1. “Step on a Crack,” by James Patterson and Michael Ledwidge (Little, Brown, $27.99). A detective raising 10 children alone must rescue 34 high-level hostages.

2. “Sisters,” by Danielle Steel (Delacorte, $27). After a family tragedy, four sisters with very different lives decide to share a Manhattan brownstone.

3. “The Double Bind,” by Chris Bohjalian (Shaye Areheart, $25). A young woman who works at a homeless shelter struggles to understand the mysterious photographs taken by a recently deceased resident.
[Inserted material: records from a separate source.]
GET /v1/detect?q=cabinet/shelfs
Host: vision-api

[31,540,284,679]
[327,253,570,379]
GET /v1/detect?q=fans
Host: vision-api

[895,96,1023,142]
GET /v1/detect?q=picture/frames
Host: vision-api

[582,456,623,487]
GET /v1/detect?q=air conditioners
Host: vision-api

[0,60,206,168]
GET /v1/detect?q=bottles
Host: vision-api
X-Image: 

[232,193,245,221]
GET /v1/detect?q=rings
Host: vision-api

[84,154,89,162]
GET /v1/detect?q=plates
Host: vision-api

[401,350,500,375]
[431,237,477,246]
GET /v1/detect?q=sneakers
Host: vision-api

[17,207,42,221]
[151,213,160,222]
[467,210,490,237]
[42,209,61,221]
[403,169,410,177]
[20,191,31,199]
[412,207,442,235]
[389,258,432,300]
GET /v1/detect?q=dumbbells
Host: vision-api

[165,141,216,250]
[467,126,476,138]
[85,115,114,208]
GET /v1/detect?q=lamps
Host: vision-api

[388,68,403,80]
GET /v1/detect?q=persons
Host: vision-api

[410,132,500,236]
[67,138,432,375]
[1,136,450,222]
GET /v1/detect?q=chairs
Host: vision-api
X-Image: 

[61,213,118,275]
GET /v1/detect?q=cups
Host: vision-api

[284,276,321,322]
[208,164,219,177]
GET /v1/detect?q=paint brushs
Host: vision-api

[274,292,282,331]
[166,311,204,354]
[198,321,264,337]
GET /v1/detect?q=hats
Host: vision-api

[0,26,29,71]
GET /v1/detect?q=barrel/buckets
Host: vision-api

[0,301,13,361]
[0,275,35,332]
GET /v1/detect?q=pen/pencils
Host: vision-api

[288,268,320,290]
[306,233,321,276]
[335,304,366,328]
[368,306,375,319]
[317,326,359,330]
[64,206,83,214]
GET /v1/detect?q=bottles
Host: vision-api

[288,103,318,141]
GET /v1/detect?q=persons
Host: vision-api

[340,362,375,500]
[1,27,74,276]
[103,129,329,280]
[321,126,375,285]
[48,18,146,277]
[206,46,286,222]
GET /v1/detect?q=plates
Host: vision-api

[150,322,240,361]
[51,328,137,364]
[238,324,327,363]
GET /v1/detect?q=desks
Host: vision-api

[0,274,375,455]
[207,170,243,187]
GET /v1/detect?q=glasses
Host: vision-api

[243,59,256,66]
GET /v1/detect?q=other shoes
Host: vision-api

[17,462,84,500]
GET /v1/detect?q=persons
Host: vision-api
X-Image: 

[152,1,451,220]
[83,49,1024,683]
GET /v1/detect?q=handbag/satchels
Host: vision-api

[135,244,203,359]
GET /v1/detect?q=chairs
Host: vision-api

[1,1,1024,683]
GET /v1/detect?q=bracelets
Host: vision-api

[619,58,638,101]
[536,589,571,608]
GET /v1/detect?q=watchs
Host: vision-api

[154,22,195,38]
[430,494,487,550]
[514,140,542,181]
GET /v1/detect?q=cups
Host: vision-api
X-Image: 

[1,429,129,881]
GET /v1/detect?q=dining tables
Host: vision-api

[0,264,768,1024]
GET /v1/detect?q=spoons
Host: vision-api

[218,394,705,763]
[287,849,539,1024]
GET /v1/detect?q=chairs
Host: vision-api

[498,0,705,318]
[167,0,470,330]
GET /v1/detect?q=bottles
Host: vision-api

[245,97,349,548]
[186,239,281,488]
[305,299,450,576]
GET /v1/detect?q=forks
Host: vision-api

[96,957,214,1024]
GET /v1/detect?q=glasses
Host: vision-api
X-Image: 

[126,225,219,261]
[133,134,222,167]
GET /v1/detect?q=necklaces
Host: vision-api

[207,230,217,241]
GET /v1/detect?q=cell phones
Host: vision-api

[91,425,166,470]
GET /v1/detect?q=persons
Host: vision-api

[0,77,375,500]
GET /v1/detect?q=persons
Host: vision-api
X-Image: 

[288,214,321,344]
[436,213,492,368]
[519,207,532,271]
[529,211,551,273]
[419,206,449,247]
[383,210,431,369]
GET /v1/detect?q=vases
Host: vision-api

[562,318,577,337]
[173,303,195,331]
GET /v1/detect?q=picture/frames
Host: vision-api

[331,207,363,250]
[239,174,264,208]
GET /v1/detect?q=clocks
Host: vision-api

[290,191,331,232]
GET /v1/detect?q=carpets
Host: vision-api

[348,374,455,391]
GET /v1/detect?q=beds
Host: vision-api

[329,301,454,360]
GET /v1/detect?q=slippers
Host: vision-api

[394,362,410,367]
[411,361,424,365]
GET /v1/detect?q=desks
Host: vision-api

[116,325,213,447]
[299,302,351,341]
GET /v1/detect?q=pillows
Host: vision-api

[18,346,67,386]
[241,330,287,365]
4. “Plum Lovin’,” by Janet Evanovich (St. Martin’s, $16.95). A mysterious man in Stephanie Plum’s life helps her track down a matchmaker who skipped bail.

5. “For One More Day,” by Mitch Albom (Hyperion, $21.95). A troubled man gets a last chance to reconnect and restore his relationship with his dead mother.

Nonfiction

1. “The Audacity of Hope,” by Barack Obama (Crown, $25). The Illinois junior senator proposes that Americans move beyond their political divisions.

2. “A Long Way Gone,” by Ishmael Beah (Sarah Crichton/Farrar, Straus & Giroux, $22). A former child soldier from Sierra Leone describes his drug-crazed killing spree and his return to humanity.

3. “The innocent Man,” by John Grisham (Doubleday, $28.95). This nonfiction book concerns a man sentenced to death for a crime he did not commit.

4. “About Alice,” by Calvin Trillin (Random House, $14.95). The New Yorker writer’s recollections of his deceased wife.

5. “Marley & Me,” by John Grogan (Morrow, $29.95 and $21.95). A newspaper columnist and his wife learn some life lessons from their neurotic dog.